If you sang this as a kid (or sing this song with your own kids), you would play out the motion of the spider climbing by placing your hands together, the small finger of your right hand against the thumb of your left, and the small finger of your left against the right thumb. As you sing the song, you twist your hands, keeping the top two digits in contact, bringing up the bottom in a circular motion, re-joining these digits at the top. You would repeat this action, twisting on the top digits, bringing up the bottom and so on, never breaking the contact between the two hands.

The objective with your hands during this song was to always keep contact between the two and still have motion. That’s the basic foundation of more complex queries in RDFQL: mapping one element of one triple, to another element on another triple in a chained path that eventually gets you from point A all the way to point Z.

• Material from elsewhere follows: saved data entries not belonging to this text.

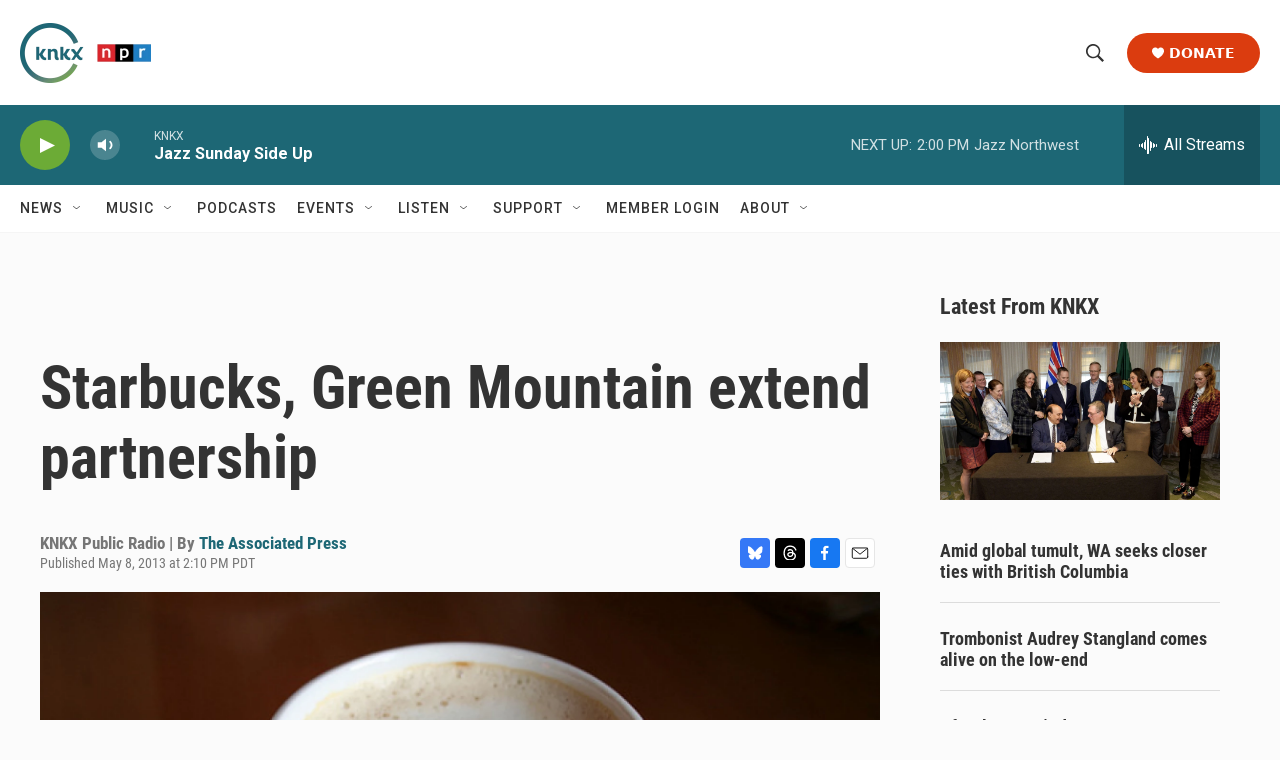

--- FILE ---
content_type: text/html; charset=utf-8
request_url: https://www.google.com/recaptcha/api2/aframe
body_size: 186
content:
<!DOCTYPE HTML><html><head><meta http-equiv="content-type" content="text/html; charset=UTF-8"></head><body><script nonce="agZfFYPX9svZRX_JM1Q0Gw">/** Anti-fraud and anti-abuse applications only. See google.com/recaptcha */ try{var clients={'sodar':'https://pagead2.googlesyndication.com/pagead/sodar?'};window.addEventListener("message",function(a){try{if(a.source===window.parent){var b=JSON.parse(a.data);var c=clients[b['id']];if(c){var d=document.createElement('img');d.src=c+b['params']+'&rc='+(localStorage.getItem("rc::a")?sessionStorage.getItem("rc::b"):"");window.document.body.appendChild(d);sessionStorage.setItem("rc::e",parseInt(sessionStorage.getItem("rc::e")||0)+1);localStorage.setItem("rc::h",'1769377534739');}}}catch(b){}});window.parent.postMessage("_grecaptcha_ready", "*");}catch(b){}</script></body></html>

As an example, within Mark’s FOAF file, he has listed a group of people that he ‘knows’, each of whom has a NAME. To print out just the names of these people, we’ll need to adjust the query to find each statement that has ‘know’ as predicate, and then use the object of that statement, as the subject of the next triple. This gets us a list of people who Mark knows. To get their actual names, the NAME element is then used in the predicate of the second triple, to refine the result.

Well, this one definitely needs an example:

url: http://www.diveintomark.org/public/foaf.rdf

query: select ?name where
(?a, <http://xmlns.com/foaf/0.1/knows>, ?object),
(?object, <http://xmlns.com/foaf/0.1/name>, ?name)

print: name

In this, the first triple returns statements where the predicate is the ‘knows’ element – all known people. The results of this triple are then passed to the next. In the second triple, the object of the first triple – the identifier as it were of the individual people, is the subject of the new triple. This will return all of the properties for each of the known people. Since we’re only interested in the ‘name’ property, we further refine the query to only return the name values, which are printed out.

Check out the results.

The key to this query working is that not all objects (property values) are literal values – sometimes they can be subjects, too, as occurs with the ‘knows’ relationship in FOAF. These objects can then be plugged in as the subject of a new query (note the highlighted ?object), and the results combined to return not only ‘names’ of people, but names of people that Mark knows.

Just like walking that spider up the wall.

Of course, not all queries are going to be as straight forward as they are in the FOAF example, and the next installment on RDFQL will take a look at additional and increasingly complex examples. In addition, the Tomcat/Java Query-o-Matic will be joined by its PHP cousin: Query-o-matic Light.